Later on, Davenport became a professor of zoology at Harvard. He became one of the most prominent American biologists of his time, pioneering new quantitative standards of taxonomy. Davenport had a tremendous respect for the biometric approach to evolution pioneered by Francis Galton and Karl Pearson, and was involved in Pearson's journal, Biometrika. However, after the re-discovery of Gregor Mendel's laws of heredity, he moved on to become a prominent supporter of Mendelian inheritance.
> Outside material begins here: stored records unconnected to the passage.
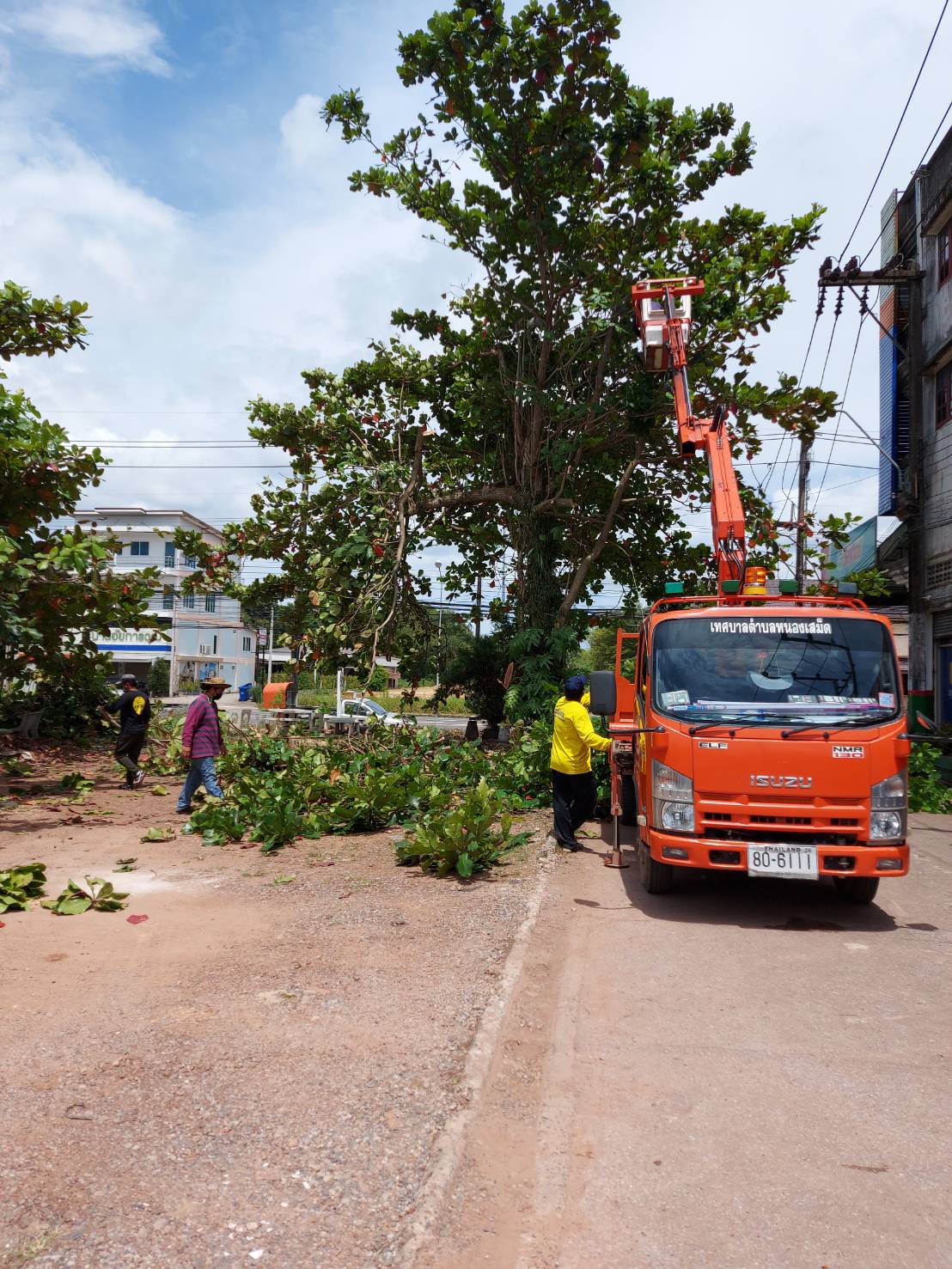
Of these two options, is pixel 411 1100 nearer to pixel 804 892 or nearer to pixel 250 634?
pixel 804 892

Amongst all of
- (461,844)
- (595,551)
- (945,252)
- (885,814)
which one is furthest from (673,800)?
(945,252)

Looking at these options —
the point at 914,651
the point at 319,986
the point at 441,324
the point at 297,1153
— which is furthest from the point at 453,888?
the point at 914,651

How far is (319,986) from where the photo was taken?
198 inches

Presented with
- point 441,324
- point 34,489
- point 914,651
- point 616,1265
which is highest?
point 441,324

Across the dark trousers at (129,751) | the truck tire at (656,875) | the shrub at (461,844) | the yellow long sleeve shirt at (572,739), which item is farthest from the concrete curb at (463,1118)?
the dark trousers at (129,751)

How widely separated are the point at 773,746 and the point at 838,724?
54 centimetres

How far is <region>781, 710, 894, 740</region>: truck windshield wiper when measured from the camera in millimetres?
6449

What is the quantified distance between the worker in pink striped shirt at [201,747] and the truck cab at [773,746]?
17.9 ft

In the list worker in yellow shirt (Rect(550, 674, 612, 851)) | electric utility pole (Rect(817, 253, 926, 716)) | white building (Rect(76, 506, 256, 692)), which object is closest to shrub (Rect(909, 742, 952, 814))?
electric utility pole (Rect(817, 253, 926, 716))

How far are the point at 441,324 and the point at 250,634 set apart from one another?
55.3 metres

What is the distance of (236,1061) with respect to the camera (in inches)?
159

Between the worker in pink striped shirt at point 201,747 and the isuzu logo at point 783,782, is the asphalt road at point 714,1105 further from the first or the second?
the worker in pink striped shirt at point 201,747

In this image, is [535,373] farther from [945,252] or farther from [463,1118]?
[463,1118]

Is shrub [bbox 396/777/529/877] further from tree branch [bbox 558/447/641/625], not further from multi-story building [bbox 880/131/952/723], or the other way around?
multi-story building [bbox 880/131/952/723]
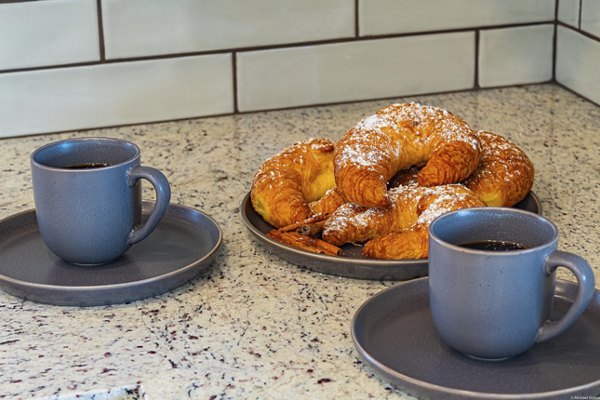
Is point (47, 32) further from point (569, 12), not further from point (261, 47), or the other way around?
point (569, 12)

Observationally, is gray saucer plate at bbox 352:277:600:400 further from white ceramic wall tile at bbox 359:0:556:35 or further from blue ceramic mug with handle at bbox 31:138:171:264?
white ceramic wall tile at bbox 359:0:556:35

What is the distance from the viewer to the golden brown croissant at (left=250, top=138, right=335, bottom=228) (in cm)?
101

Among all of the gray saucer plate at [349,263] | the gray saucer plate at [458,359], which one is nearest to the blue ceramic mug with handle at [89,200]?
the gray saucer plate at [349,263]

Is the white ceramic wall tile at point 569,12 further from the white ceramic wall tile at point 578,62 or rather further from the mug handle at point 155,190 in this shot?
the mug handle at point 155,190

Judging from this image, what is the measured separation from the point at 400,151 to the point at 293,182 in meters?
0.12

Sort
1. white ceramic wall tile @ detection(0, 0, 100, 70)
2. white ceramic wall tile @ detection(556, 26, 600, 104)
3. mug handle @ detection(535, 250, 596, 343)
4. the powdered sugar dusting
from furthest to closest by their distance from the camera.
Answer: white ceramic wall tile @ detection(556, 26, 600, 104) → white ceramic wall tile @ detection(0, 0, 100, 70) → the powdered sugar dusting → mug handle @ detection(535, 250, 596, 343)

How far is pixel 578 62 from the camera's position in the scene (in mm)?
1494

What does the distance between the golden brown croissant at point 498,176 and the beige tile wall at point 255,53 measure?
45cm

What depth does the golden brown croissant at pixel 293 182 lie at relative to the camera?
1.01 m

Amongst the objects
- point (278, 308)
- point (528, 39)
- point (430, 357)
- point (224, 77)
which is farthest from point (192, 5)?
point (430, 357)

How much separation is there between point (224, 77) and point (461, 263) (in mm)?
A: 798

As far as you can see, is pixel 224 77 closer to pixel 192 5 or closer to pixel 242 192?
pixel 192 5

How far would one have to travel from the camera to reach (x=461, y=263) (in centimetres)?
72

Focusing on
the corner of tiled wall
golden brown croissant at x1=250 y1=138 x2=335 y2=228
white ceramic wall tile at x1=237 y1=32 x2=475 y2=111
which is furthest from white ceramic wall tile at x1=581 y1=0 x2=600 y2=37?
golden brown croissant at x1=250 y1=138 x2=335 y2=228
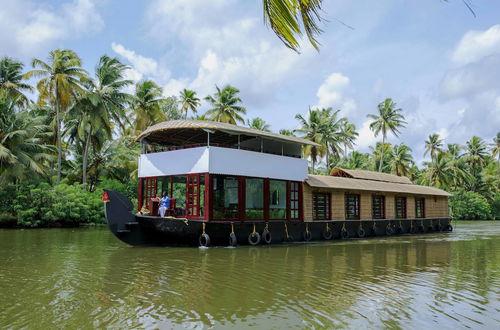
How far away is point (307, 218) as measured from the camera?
51.2 feet

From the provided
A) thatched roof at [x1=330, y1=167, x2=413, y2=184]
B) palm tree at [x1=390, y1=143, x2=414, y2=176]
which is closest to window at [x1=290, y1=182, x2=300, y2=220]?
thatched roof at [x1=330, y1=167, x2=413, y2=184]

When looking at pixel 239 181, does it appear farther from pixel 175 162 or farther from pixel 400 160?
pixel 400 160

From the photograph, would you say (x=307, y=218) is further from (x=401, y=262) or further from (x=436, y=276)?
(x=436, y=276)

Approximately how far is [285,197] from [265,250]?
309cm

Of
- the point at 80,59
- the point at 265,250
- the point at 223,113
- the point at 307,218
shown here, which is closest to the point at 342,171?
the point at 307,218

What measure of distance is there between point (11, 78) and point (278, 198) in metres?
19.7

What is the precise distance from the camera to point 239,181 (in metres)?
13.5

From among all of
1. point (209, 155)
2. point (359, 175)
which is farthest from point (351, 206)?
point (209, 155)

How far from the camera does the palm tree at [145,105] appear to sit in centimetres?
2802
In 1904, Davenport became director of Cold Spring Harbor Laboratory, where he founded the Eugenics Record Office in 1910. During his time at Cold Spring Harbor Laboratory, Davenport began a series of investigations into aspects of the inheritance of human personality and mental traits, and over the years he generated hundreds of papers and several books on the genetics of alcoholism, pellagra, criminality, feeblemindedness, seafaringness, bad temper, intelligence, manic depression, and the biological effects of race crossing. Additionally, Davenport mentored many people while working at the Laboratory, such as Massachusetts suffragist, Claiborne Catlin Elliman. Before Charles Davenport came across eugenics, he studied math. He came to know these subjects through Professors Karl Pearson and gentleman amateur Francis Galton. He met them in London. Upon meeting them, he fell in love with the subject matter. In 1901, Biometrika, a journal of which Charles Davenport was a co editor, gave him the opportunity to use the skills that he had learned. Davenport became an advocate of the biometrical approach for the rest of his life. He began to study human heredity, and much of his effort was later turned to promoting eugenics. His 1911 book, Heredity in Relation to Eugenics, was used as a college textbook for many years. The year after it was published Davenport was elected to the National Academy of Sciences. Davenport's work with eugenics caused much controversy among many other eugenicists and scientists. Although his writings were about eugenics, their findings were very simplistic and out of touch with the findings from genetics. This caused much racial and class bias. Only his most ardent admirers regarded it as truly scientific work. During Davenport's tenure at Cold Spring Harbor, several reorganizations took place there. In 1918 the Carnegie Institution of Washington took over funding of the ERO with an additional handsome endowment from Mary Harriman. In 1921 he was elected as a Fellow of the American Statistical Association.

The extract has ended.